* WHAT IS REQUIRED
Every line below that holds "name" must be copied.

═════ DATA FOR PROCESSING ═════

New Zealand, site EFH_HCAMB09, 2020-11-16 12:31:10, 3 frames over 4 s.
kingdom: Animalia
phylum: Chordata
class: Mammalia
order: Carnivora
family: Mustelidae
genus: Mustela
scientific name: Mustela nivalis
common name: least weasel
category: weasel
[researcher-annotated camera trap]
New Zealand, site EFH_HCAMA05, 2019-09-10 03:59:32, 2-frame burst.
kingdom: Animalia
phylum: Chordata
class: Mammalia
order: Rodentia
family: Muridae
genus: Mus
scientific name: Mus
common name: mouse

═════

* RESPONSE
scientific name: Mustela nivalis
common name: least weasel
scientific name: Mus
common name: mouse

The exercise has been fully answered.